Nous avons décidé d'appuyer les mécanismes institutionnels récemment créés pour permettre l'application de de la Loi sur les victimes et la restitution des terres. Nous continuons de focaliser nos efforts sur la fourniture d'un appui technique, afin d'intégrer des perspectives de genre dans l'Unité de protection, l'Unité d'appui aux victimes, l'Unité de restitution des terres ainsi que le Centre de la mémoire historique.
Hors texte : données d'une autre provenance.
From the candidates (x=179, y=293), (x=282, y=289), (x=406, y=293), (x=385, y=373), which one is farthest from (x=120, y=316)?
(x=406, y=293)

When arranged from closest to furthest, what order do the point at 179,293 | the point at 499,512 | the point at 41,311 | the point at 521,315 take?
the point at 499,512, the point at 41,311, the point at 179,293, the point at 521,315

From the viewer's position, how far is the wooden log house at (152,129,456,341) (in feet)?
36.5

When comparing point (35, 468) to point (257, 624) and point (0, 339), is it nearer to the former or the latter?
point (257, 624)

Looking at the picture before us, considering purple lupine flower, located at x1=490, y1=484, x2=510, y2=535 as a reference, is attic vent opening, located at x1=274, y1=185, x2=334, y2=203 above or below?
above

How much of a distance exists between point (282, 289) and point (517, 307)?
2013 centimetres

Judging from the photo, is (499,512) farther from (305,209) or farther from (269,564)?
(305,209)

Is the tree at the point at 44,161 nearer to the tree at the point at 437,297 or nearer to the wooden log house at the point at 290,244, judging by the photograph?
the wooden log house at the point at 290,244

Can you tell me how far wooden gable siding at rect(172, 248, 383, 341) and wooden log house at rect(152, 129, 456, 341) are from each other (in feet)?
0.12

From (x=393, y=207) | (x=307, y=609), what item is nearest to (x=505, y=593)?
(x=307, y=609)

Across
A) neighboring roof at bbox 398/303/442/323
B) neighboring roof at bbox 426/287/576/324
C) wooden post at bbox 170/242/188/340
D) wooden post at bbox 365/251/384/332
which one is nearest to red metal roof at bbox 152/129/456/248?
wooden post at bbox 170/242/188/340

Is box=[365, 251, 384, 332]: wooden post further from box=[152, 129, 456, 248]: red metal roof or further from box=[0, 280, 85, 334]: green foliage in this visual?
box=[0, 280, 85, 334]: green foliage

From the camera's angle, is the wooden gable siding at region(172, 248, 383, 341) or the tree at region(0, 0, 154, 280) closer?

Grce à une table ronde sur le genre et la coopération internationale en Colombie, organisée en collaboration avec le ministère de l'Intérieur, nous avons conçu des outils techniques pour aider les femmes à occuper des postes de prise de décisions, afin d'assurer que l'implication de ces dernières en politique est effectuée d'une manière efficiente et efficace, et d'encourager ainsi davantage de femmes à être présentes aux échelons supérieurs du pouvoir.

Dans le même esprit, nous avons travaillé avec les femmes membres du Congrès colombien et, plus spécifiquement, de la Commission juridique sur l'égalité des sexes, en vue d'assurer que cette législature place les questions de genre à l'ordre du jour et mette en œuvre des législations reconnues au niveau international et respectant les principes de non discrimination et d'égalité des chances.

Nous nous intéressons également aux droits économiques, et conformément à ces derniers, nous avons appuyé des études telles que celles qui a été menée à bien par l'ancienne ministre et sénatrice Cecilia López Montaño, par le biais de son groupe de réflexion. Cette étude vise à inclure une nouvelle discussion sur le développement dans le domaine public. Un débat positionnant le principe d'équité comme étant un préalable essentiel pour la croissance économique et sociale.

Nous sommes en train de renforcer l'appui que nous apportons au ministère du Travail, afin qu'une régulation de la Loi sur l'égalité des salaires puisse être introduite. Nous accompagnons également les efforts déployés au niveau du programme visant à promouvoir des conditions plus inclusives pour les femmes sur le marché du travail ainsi que des politiques équitables pour ces dernières au sein des entreprises.

Enfin, je souhaiterais vous informer qu'en ce qui concerne la planification et la budgétisation, nos principaux efforts institutionnels ont principalement visé à renforcer les capacités du Bureau pour l'égalité des sexes dans ses tentatives de promouvoir l'élaboration participative des Directives pour la Politique publique nationale en faveur de l'égalité des sexes pour les femmes.

Mesdames et Messieurs honorables membres du Congrès de Colombie,

Je souhaiterais conclure comme j'ai commencé, en remerciant ce corps législatif pour tout le travail et la responsabilité qu'il a assumés sur le plan des droits des femmes en Colombie. À ONU Femmes, nous souhaiterions réaffirmer notre détermination à renforcer notre appui, de manière à ce que dans les 30 prochaines années, des progrès encore plus importants puissent être accomplis dans la lutte pour éradiquer toutes les formes de discrimination à l'égard des femmes et pour réaliser une égalité réelle et durable.

En des moments comme celui-ci où la question de la paix est en cours de discussion, une participation pleine et équitable des femmes est la garantie d'une paix durable, d'une démocratie solide et d'un développement durable.

Merci mille fois de votre attention.